§ Brief A
In the sasnets.analysis documentation, rewrite the paragraph beginning "Runs the model on the input datasets" so that it is shorter and keeps its main facts.
§ Brief B
Reproduce a passage from the sasnets.analysis documentation word for word, starting at "sasnets.analysis.tcluster(model, x, names)[source]" and ending at "model – Model to use.".
§ Brief C
Extend the sasnets.analysis documentation past its final line.

§ Excerpted text
Runs a Keras model to predict based on input.

Parameters:
  • model – The model to use.
  • x – The x inputs to predict from.
  • names – A list of all model names.
  • num – The top num probabilities and models will be printed.
Returns:

None

sasnets.analysis.predict_and_val(model, x, y, names)[source]

Runs the model on the input datasets and compares the results with the correct labels provided from y.

Parameters:
  • model – The model to evaluate.
  • x – List of x values to predict on.
  • y – List of y values to predict on.
  • names – A list of all possible model names.
Returns:

Two lists, il and nl, which are the indices of the model and its proper name respectively.

sasnets.analysis.rpredict(model, x, names)[source]

Same as predict, but outputs names only.

Parameters:
  • model – The model to use.
  • x – List of x to predict on.
  • names – List of all model names.
Returns:

List of predicted names.

sasnets.analysis.tcluster(model, x, names)[source]

Displays a t-SNE cluster coloured by the model predicted labels.

Parameters:
  • model – Model to use.
  • x – List of x values to predict on.

§ Source information
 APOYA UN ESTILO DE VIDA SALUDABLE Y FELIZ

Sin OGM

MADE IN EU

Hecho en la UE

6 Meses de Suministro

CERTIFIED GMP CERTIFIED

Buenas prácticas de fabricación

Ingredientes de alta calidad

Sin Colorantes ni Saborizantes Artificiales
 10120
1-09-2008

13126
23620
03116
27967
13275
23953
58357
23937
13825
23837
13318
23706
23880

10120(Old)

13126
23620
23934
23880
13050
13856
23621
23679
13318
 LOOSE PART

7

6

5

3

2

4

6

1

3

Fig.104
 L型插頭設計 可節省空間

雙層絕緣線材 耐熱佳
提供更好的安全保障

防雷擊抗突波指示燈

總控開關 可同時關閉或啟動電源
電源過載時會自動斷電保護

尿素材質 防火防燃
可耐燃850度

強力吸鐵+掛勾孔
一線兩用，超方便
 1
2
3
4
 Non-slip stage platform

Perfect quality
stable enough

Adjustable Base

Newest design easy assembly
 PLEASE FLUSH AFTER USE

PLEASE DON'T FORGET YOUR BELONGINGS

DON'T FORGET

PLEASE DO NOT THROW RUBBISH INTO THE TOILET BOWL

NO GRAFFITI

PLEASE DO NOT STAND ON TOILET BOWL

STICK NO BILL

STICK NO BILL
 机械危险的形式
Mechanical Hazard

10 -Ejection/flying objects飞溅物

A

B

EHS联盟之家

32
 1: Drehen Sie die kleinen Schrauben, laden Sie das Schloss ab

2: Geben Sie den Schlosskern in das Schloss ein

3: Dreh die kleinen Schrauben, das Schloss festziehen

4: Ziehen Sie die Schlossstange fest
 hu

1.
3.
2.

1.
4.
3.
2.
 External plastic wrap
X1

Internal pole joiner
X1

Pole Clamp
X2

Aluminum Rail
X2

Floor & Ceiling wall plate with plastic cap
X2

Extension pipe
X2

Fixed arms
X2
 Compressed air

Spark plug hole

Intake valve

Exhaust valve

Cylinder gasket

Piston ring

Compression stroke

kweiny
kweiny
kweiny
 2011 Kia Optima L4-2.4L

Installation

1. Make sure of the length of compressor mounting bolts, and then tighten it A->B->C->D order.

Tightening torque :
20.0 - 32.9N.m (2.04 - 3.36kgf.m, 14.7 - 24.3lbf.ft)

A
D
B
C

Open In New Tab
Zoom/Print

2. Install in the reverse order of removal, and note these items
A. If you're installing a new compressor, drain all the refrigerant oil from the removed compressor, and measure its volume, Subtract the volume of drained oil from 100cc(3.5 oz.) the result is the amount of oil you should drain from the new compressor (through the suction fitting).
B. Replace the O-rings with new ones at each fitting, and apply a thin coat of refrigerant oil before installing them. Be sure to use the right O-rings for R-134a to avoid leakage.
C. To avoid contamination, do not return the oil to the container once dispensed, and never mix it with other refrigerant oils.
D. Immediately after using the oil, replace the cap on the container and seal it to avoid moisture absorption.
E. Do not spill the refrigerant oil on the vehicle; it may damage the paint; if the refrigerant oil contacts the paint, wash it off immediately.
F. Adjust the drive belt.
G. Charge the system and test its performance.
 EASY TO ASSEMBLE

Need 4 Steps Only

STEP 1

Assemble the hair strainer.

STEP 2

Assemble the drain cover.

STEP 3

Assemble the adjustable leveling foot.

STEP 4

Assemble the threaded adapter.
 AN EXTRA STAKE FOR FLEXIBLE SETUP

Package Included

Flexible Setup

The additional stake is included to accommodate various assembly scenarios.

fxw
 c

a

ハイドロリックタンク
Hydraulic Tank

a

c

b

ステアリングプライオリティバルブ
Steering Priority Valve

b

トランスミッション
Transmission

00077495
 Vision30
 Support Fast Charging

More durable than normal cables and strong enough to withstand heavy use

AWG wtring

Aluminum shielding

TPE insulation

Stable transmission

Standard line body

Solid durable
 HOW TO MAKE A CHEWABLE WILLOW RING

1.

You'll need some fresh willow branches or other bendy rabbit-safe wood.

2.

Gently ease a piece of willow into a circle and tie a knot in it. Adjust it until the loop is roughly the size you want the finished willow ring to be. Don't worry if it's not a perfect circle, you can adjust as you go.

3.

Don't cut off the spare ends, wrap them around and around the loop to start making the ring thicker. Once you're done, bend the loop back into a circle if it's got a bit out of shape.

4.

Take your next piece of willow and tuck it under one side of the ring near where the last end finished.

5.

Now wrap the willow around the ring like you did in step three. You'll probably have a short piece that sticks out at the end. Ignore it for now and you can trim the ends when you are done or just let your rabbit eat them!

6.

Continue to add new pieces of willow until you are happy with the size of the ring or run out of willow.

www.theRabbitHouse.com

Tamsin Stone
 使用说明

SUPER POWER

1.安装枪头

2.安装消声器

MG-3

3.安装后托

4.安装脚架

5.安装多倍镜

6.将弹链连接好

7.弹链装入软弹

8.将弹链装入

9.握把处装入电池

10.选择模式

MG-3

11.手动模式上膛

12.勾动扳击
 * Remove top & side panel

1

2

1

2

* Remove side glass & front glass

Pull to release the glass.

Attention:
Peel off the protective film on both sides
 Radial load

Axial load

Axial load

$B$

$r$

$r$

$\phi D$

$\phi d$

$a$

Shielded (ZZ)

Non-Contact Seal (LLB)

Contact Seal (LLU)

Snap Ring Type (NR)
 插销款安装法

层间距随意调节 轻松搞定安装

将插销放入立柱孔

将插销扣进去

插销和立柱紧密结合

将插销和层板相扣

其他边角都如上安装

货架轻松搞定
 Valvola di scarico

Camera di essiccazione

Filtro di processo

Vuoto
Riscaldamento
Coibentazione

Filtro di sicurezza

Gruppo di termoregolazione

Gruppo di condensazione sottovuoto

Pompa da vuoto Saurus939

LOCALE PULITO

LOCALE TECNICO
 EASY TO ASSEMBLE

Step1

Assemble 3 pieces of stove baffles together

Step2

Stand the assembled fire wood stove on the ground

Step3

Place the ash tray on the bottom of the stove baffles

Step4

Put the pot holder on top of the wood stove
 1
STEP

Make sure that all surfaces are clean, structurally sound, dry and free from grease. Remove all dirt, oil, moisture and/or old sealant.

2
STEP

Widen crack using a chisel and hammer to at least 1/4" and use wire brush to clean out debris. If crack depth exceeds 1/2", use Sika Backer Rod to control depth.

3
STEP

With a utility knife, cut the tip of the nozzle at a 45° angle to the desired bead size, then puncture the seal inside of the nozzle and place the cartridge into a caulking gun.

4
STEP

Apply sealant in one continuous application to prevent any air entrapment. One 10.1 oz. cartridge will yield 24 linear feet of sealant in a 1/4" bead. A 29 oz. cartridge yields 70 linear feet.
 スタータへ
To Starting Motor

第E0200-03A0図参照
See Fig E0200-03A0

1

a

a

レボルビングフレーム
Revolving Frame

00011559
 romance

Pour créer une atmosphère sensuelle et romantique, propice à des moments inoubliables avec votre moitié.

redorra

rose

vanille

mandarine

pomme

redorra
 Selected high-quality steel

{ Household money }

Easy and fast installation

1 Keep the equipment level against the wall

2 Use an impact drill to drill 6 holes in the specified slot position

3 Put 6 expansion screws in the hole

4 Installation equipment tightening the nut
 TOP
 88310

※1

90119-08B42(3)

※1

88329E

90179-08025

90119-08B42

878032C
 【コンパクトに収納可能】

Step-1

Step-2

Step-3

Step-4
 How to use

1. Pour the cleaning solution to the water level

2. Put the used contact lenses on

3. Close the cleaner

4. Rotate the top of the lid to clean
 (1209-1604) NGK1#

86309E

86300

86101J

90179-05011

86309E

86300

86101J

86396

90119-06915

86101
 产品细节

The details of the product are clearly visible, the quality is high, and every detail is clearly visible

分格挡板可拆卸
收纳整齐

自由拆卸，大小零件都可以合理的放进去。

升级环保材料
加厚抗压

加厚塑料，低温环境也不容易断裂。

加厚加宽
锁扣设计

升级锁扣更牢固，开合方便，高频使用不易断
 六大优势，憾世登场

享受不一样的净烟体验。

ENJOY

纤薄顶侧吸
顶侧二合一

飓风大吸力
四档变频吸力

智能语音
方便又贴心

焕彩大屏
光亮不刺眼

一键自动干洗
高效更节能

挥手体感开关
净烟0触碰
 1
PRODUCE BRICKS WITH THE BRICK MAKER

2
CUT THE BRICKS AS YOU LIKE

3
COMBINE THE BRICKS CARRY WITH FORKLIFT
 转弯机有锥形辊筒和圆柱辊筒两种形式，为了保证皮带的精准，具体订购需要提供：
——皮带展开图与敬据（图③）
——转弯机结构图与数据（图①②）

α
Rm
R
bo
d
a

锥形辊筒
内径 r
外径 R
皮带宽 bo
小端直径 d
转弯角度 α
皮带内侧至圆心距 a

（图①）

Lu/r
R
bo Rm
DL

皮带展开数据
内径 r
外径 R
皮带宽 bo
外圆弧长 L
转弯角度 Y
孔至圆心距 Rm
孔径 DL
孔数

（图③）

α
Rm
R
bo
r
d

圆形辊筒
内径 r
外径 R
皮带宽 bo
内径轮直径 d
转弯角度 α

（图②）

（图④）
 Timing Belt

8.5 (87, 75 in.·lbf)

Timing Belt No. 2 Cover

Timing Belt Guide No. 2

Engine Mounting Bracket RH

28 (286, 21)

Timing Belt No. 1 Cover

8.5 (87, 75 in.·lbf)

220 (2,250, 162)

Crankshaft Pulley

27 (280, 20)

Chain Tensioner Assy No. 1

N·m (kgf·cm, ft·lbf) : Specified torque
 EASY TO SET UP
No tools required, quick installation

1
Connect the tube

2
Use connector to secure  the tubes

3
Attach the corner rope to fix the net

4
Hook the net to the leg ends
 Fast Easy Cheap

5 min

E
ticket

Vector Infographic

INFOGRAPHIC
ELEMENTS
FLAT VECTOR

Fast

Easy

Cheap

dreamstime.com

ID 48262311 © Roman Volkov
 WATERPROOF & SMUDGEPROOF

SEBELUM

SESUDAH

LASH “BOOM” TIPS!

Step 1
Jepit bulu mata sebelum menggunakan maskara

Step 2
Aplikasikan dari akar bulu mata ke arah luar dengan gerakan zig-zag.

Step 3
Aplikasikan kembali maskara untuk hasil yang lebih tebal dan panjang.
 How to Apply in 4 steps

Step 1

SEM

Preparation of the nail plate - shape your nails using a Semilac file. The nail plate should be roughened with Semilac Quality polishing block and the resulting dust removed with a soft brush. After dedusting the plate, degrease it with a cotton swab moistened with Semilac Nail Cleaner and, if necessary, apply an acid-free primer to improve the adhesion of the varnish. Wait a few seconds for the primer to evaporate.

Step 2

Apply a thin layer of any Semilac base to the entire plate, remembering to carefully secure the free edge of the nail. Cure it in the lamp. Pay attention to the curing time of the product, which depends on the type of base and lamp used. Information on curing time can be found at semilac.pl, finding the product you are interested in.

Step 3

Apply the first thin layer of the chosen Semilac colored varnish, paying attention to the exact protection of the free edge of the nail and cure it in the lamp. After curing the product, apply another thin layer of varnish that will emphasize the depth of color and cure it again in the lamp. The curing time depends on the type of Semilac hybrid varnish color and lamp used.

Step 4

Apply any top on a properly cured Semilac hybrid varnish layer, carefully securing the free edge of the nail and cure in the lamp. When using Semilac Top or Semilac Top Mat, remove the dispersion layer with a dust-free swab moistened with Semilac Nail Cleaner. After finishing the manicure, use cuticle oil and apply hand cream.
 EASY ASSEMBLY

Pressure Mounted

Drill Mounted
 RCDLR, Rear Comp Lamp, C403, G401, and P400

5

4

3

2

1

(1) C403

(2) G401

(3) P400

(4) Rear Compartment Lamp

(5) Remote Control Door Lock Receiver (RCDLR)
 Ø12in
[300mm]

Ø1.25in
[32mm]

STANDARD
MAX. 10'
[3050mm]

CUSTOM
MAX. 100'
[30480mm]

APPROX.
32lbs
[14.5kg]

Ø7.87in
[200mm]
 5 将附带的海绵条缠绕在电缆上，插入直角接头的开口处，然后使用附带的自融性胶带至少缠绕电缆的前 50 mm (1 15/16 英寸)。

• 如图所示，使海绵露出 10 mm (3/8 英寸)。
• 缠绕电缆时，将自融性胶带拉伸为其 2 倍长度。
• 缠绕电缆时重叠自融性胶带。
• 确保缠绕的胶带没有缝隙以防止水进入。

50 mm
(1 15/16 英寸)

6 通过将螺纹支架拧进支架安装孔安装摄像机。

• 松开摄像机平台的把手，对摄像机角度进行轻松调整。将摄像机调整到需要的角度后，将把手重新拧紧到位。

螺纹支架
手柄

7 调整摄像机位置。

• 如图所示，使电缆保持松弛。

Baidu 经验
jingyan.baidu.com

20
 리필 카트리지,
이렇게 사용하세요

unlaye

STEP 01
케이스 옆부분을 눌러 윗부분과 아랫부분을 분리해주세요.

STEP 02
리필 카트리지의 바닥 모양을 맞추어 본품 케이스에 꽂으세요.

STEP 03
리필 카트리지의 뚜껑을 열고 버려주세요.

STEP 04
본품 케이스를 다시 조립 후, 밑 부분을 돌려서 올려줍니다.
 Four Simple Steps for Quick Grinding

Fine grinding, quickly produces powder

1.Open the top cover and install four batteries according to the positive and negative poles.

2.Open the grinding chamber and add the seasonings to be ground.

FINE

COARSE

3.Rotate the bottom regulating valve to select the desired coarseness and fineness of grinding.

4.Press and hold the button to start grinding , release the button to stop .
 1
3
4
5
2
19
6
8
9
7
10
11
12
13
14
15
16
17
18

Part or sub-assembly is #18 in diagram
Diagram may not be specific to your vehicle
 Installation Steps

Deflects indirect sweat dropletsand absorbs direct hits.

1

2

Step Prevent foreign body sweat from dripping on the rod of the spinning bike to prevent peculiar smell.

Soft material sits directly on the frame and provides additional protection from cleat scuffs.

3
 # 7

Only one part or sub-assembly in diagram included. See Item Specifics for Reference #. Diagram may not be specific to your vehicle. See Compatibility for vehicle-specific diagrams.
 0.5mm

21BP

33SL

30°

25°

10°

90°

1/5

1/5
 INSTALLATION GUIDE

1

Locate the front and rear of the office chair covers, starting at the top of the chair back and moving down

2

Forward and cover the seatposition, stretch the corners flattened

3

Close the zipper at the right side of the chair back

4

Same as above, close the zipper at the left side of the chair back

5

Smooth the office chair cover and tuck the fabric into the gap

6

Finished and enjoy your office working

§ Task result A
Runs the model on the input datasets and checks its results against the correct labels from y.

§ Task result B
sasnets.analysis.tcluster(model, x, names)[source]

Displays a t-SNE cluster coloured by the model predicted labels.

Parameters:
  • model – Model to use.

§ Task result C
  • names – List of all model names.
Returns:

The tSNE object that was plotted.

sasnets.hyp module

sasnets.hyp.data()[source]
sasnets.hyp.model(xtrain, ytrain, xtest, ytest)[source]

sasnets.sas_io module

Collection of utility IO functions used in SASNet. Contains the read from disk functions as well as the SQL generator.

sasnets.sas_io.read_h(l)[source]

Read helper for parallel read.

Parameters:l – A list of filenames to read from.
Returns:Three lists, Q, IQ, and Y, corresponding to Q data, I(Q) data, and model labels respectively.
sasnets.sas_io.read_parallel_1d(path, pattern='_eval_')[source]

Reads all files in the folder path. Opens the files whose names match the regex pattern. Returns lists of Q, I(Q), and ID. Path can be a relative or absolute path. Uses Pool and map to speed up IO. WIP. Uses an excessive amount of memory currently. It is recommended to use sequential on systems with less than 16 GiB of memory.

Calling parallel on 69 150k line files, a gc, and parallel on 69 5k line files takes around 70 seconds. Running sequential on both sets without a gc takes around 562 seconds. Parallel peaks at 15 + GB of memory used with two file reading threads. Sequential peaks at around 7 to 10 GB. Use at your own risk. Be prepared to kill the threads and/or press the reset button.

Assumes files contain 1D data.

Parameters:
  • path – Path to the directory of files to read from.
  • pattern – A regex. Only files matching this regex are opened.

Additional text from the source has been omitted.